Outro aspecto marcante, é do tipo de família que existe neste bairro, mercê da origem da população e das suas condições socio-económicas:

ƒ ausência de um dos progenitores que trabalham no estrangeiro ou terra natal; ƒ ausência dos dois progenitores (na mesma situação);

ƒ ausência de um dos progenitores pelo cumprimento de medidas penais em estabelecimentos prisionais;

ƒ ausência dos dois progenitores (na mesma situação);

ƒ ausência de um progenitor (por abandono ou por entrega voluntária); ƒ ausência dos dois progenitores (pela mesma situação);

ƒ integração das crianças em famílias de acolhimento, muitas vezes negligenciadas e rejeitadas;

ƒ família alargada com tios, primos, avós, fugidos das guerras, em situação de promiscuidade;

ƒ divórcios e separações conflituosas.

Das relações estabelecidas nestas famílias surgem crianças com imensos problemas emocionais e de saúde mental, impeditivos de um percurso escolar normal, que não encontram resposta clínica, já que o apoio psiquiátrico é caro e a burocracia para as assistir desmotiva as famílias.

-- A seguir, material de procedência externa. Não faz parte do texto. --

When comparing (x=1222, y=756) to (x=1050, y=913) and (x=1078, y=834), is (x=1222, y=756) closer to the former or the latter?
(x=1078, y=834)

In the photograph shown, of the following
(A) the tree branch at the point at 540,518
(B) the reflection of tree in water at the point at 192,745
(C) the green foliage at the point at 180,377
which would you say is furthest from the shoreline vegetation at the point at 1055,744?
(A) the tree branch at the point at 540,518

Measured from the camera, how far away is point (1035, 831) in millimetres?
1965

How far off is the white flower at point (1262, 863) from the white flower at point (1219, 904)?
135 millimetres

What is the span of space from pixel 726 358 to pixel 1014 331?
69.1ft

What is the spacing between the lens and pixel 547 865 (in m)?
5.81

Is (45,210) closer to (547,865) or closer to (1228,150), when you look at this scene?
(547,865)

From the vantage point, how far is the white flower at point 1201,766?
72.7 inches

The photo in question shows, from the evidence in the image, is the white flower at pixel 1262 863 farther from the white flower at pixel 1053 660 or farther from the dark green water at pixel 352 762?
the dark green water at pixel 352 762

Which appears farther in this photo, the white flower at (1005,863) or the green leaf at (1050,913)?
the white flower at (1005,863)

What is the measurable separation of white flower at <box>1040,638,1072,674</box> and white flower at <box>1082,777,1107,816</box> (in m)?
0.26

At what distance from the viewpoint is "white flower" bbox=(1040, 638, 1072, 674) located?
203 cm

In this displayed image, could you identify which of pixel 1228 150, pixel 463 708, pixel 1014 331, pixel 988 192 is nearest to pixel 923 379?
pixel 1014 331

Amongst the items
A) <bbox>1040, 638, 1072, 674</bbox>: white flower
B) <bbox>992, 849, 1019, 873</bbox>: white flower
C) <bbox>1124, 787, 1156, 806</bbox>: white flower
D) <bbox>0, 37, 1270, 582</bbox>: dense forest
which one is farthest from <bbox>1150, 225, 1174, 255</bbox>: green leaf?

Apesar da pobreza, da desorganização e ausência, as famílias rejeitam a escola, os professores e pessoal auxiliar.

As crianças, após a saída da escola, ficam na rua entregues ao seu destino e outras ficam entregues aos pais desempregados, que enfrentam situações psicológicas que em nada ajudam ao desenvolvimento das crianças.

A alimentação destas crianças é precária, quer por carências económicas, quer pela desorganização familiar.

O lazer é praticamente reduzido ao vídeo e à televisão, a qual é considerada tão imprescindível que não é raro apercebermo-nos de que muitas famílias chegam a ter um televisor em cada quarto, apesar das dificuldades económicas.

A maioria dos alunos não tem hábitos de leitura e para além dos manuais, poucos ou nenhuns livros têm em casa. O livro nada representa.

Os erros de linguagem já automatizados, ao nível da pronúncia e articulação silábica, na sua maioria são indicadores de ausência de conversação. Referimos também a existência de dialectos específicos na comunicação entre os habitantes do bairro onde se localiza a escola alvo desta investigação e que quase sempre não são perceptíveis para a comunidade educativa, o que em muito dificulta as relações entre a comunidade e a escola.